**EXTRAIT PRÉSENTÉ**
Mais bien d'autres catastrophes naturelles (épuisement des ressources, autodestruction, dérèglement climatique) ou évènements cosmiques très proches (sursauts gamma, explosions de supernova) peuvent ralentir l'avènement d'une civilisation technologiquement avancée.
Après tout nous ne sommes capables d'émettre des signaux électromagnétiques que depuis une centaine d'années seulement, ce qui est une durée vraiment courte par rapport à l'âge de la Terre. Nos très faibles signaux électromagnétiques n'ont atteint que les plus proches étoiles, celles situées à moins de 100 années-lumière.

La vie a envahi les mondes virtuels

Image : les mondes parallèles dotés d'intelligence artificielle impossibles à distinguer de la réalité finissent par produire leurs propres simulations !!!

Il est possible que toutes les civilisations atteignent une technologie digitale avancée et finissent par comprendre que les voyages interstellaires sont inutiles et inintéressants, que les distances sont trop grandes, que l'énergie nécessaire est trop dispendieuse et que de toute façon leurs descendants éventuels ayant quitté la Terre disparaitront à jamais dans les zones sombres de la Voie Lactée.
Par contre, des machines pouvant contenir toute l'information d'un corps humain seraient bien plus intéressantes. L'exploration des mondes physiques devenue inutile, les nouvelles civilisations préfèrent vivre exclusivement dans leur propres simulations.
En créant de nouvelles civilisations peuplées d'avatars elles transforment le monde réel, imparfait, dégénérescent et corruptible par des mondes virtuels intelligibles et parfaits.
Ces mondes aussi riches que le monde réel finissent par posséder un degré de réalité supérieure à la réalité matérielle et sensible.
Il est probable qu'à force de vivre dans les mondes virtuels bien plus vastes où tout fonctionne mieux, que le monde réel finisse par devenir inintéressant et se sublime en un monde virtuel.

**CONSIGNES DE L'EXERCICE**
1. Énumérez toutes les catastrophes et tous les évènements cosmiques que le texte sur les civilisations et les mondes virtuels cite entre parenthèses.
2. Poursuivez le texte sur les civilisations et les mondes virtuels à la suite de sa dernière phrase.

**LIGNES DE DONNÉES**
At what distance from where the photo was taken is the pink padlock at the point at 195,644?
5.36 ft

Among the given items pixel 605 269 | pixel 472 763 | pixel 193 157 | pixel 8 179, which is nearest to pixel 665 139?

**RÉSULTATS**
1. épuisement des ressources, autodestruction, dérèglement climatique, sursauts gamma, explosions de supernova

2.
La frontière entre réel et virtuel devenue poreuse, toutes ces nouvelles civilisations complexes finissent par se perdre dans les mondes parallèles virtuels et immersifs des metaverses bien plus faciles et rapide à créer.
Si les extraterrestres ont abandonné la conquête spatiale au profit de la réalité virtuelle, nous n'aurons jamais de leurs nouvelles.
Cela pourrait être une des solutions au paradoxe de Fermi.

Ils sont là à l'extérieur de notre caverne

Image : L’allégorie de la caverne est une représentation métaphorique de l'ignorance qui caractérise la condition humaine.  L'allégorie met en scène des hommes enchainés et immobilisés dans une caverne depuis leur naissance. Ils tournent le dos à l'entrée et n'ont jamais vu d'objets réels, ils n'ont vu que les ombres des objets projetées sur la paroi de la caverne.

Les extraterrestres sont déjà là mais nous ne les voyons pas !
Avec seulement un million d'années d'avance une civilisation extraterrestre pourrait ne plus interférer avec la matière. S'ils n'utilisent plus les ondes électromagnétiques, nous ne pouvons pas sentir leur présence, leur technologie avancée les rendrait indiscernables.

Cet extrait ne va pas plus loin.